BEGIN Dataset records

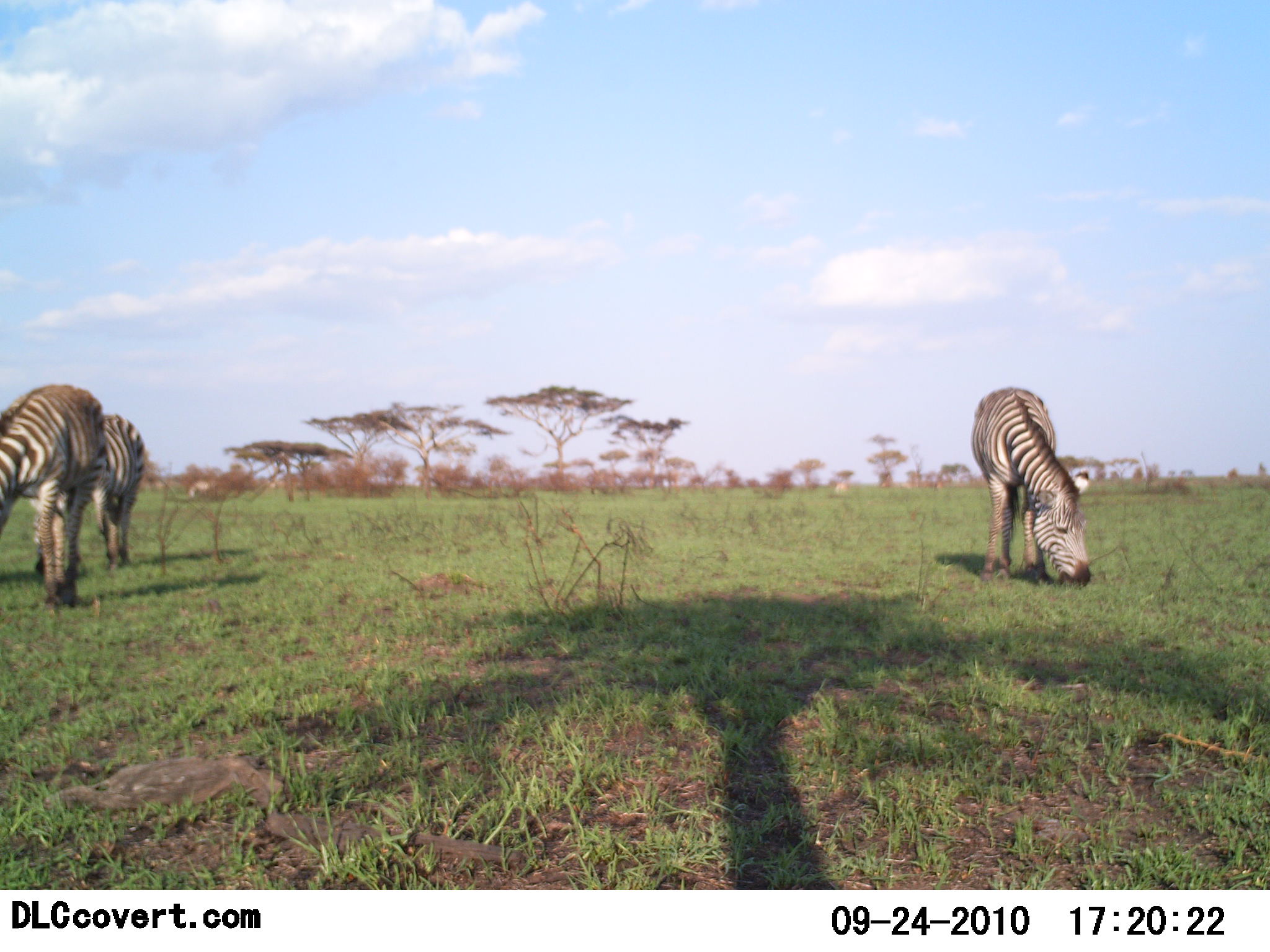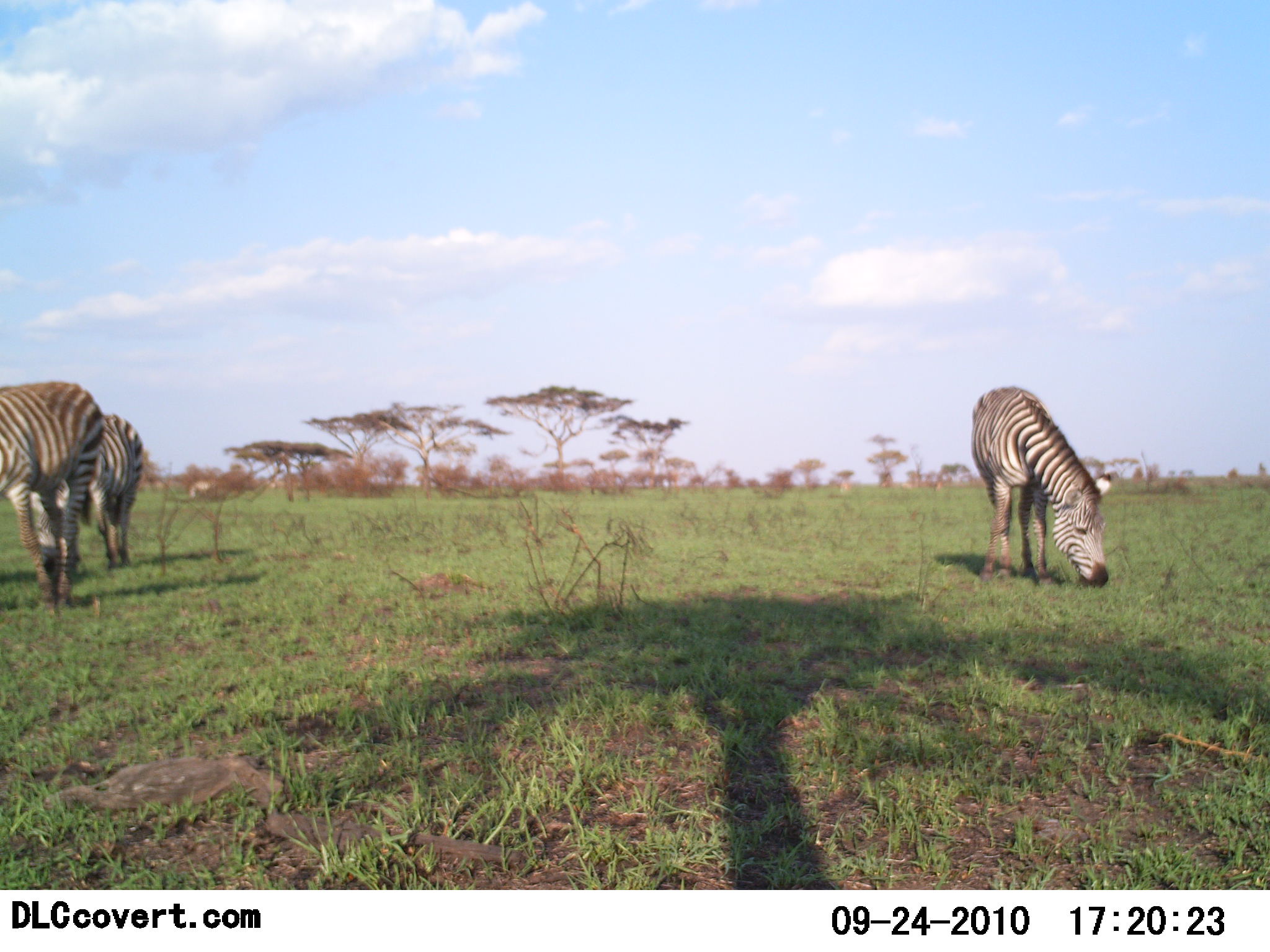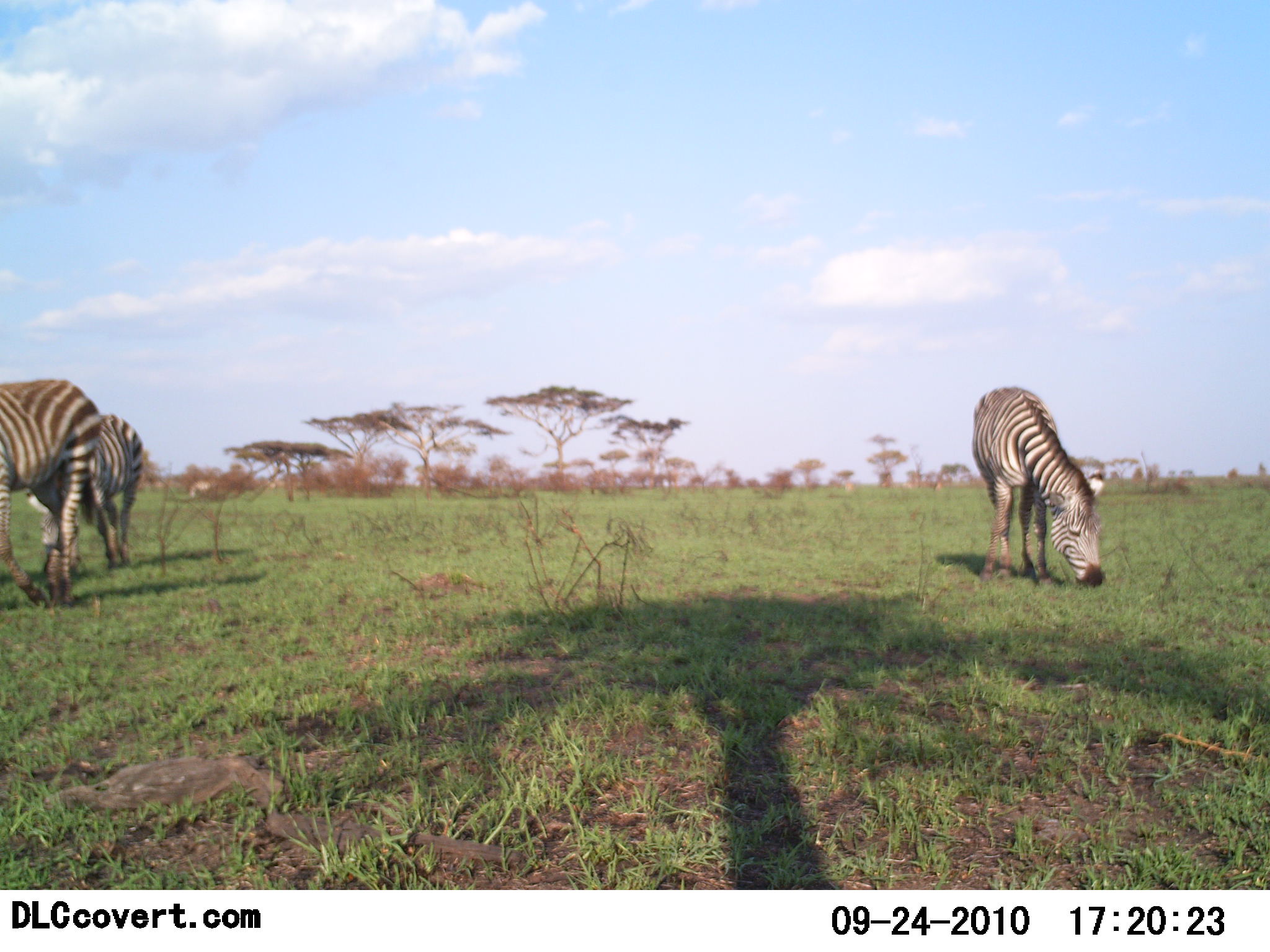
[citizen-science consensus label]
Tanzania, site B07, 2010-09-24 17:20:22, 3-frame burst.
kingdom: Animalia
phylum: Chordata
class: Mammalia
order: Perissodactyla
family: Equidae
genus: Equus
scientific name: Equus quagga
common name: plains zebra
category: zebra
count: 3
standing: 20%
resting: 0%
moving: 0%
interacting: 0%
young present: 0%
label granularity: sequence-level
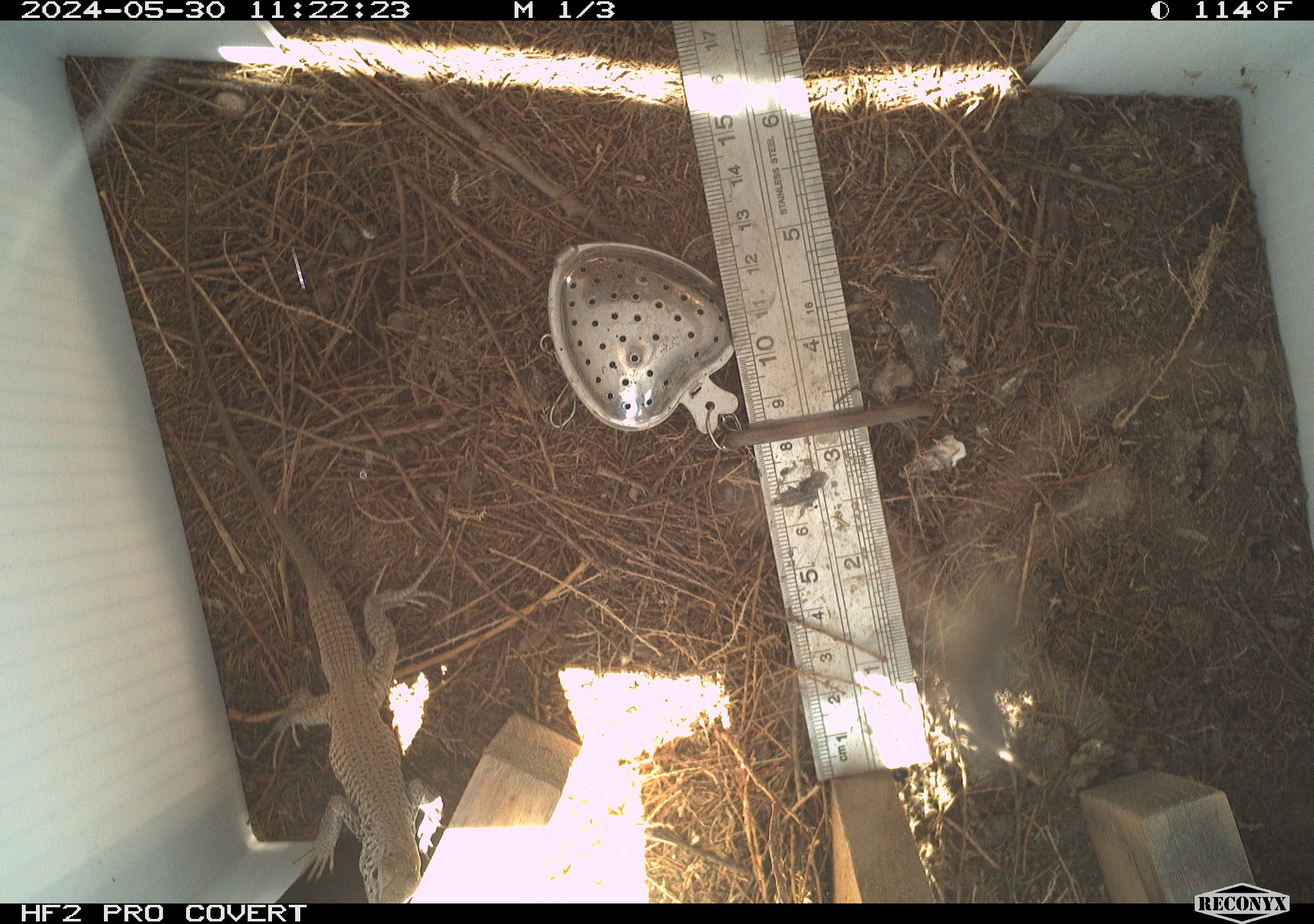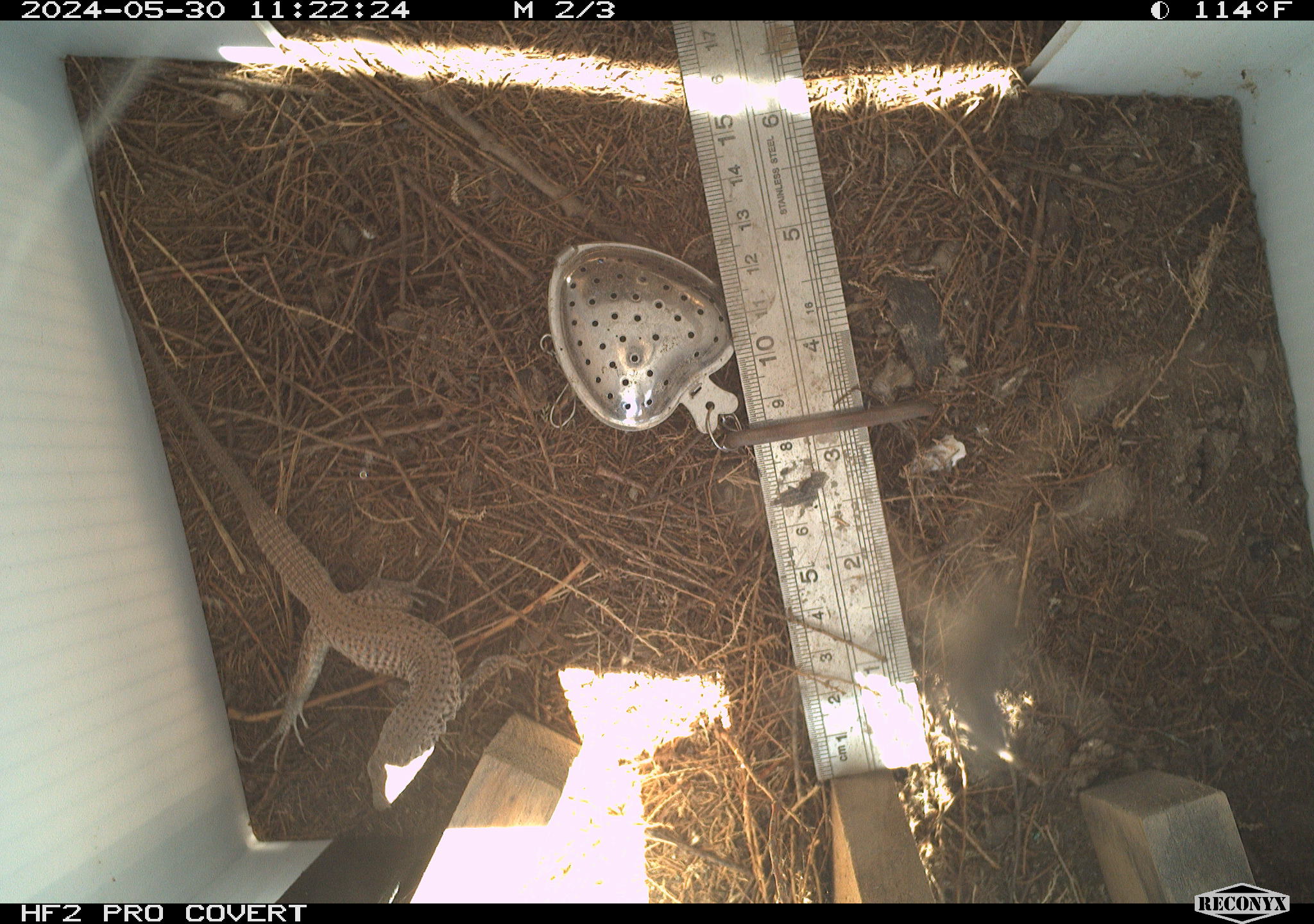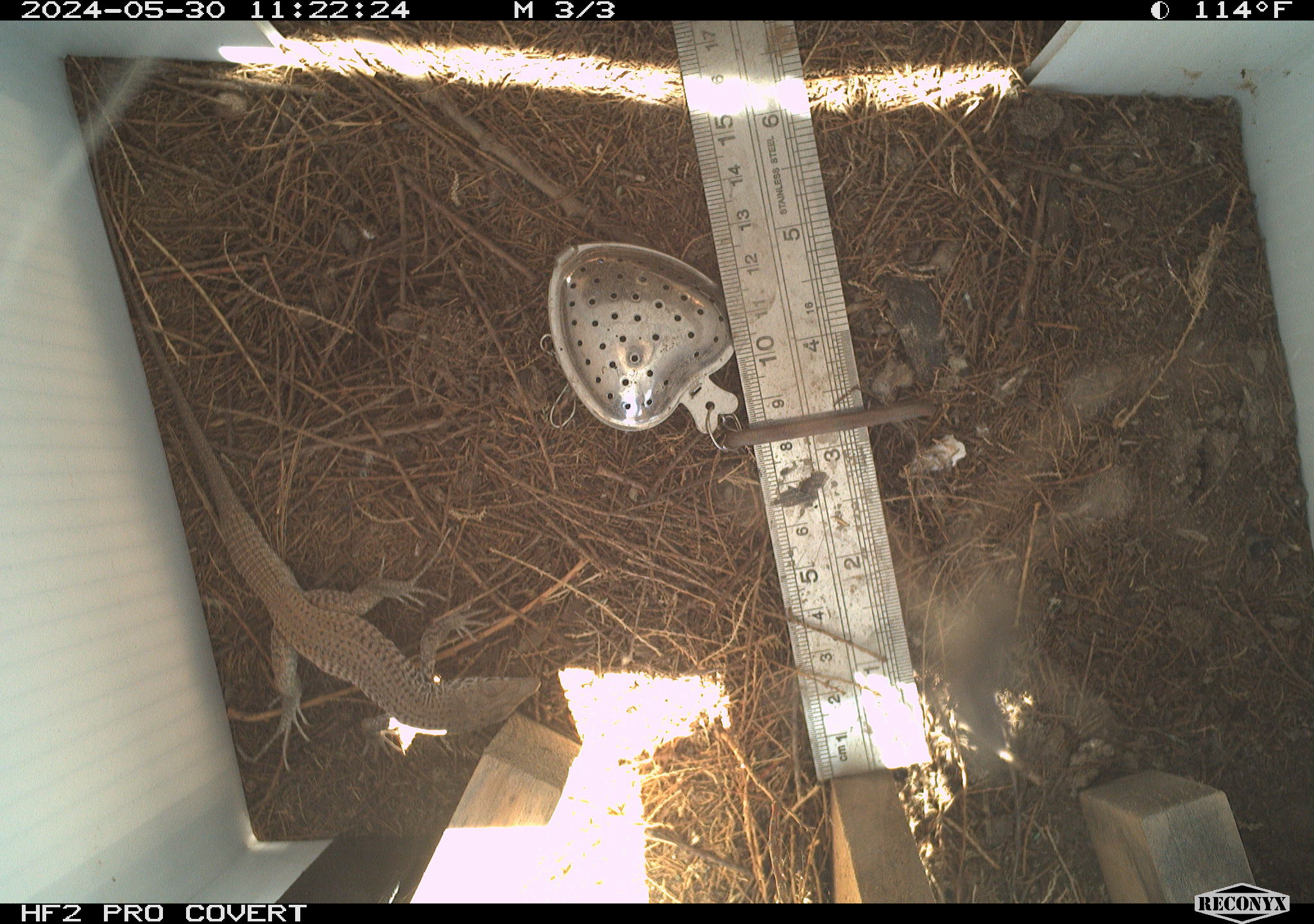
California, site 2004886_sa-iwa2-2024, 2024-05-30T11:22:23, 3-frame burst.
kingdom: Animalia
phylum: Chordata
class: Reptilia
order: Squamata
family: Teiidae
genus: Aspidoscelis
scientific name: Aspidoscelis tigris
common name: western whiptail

END Dataset records

Give back the listing exactly, with the pictures removed.

• Result for this exercise:
[citizen-science consensus label]
Tanzania, site B07, 2010-09-24 17:20:22, 3-frame burst.
kingdom: Animalia
phylum: Chordata
class: Mammalia
order: Perissodactyla
family: Equidae
genus: Equus
scientific name: Equus quagga
common name: plains zebra
category: zebra
count: 3
standing: 20%
resting: 0%
moving: 0%
interacting: 0%
young present: 0%
label granularity: sequence-level
California, site 2004886_sa-iwa2-2024, 2024-05-30T11:22:23, 3-frame burst.
kingdom: Animalia
phylum: Chordata
class: Reptilia
order: Squamata
family: Teiidae
genus: Aspidoscelis
scientific name: Aspidoscelis tigris
common name: western whiptail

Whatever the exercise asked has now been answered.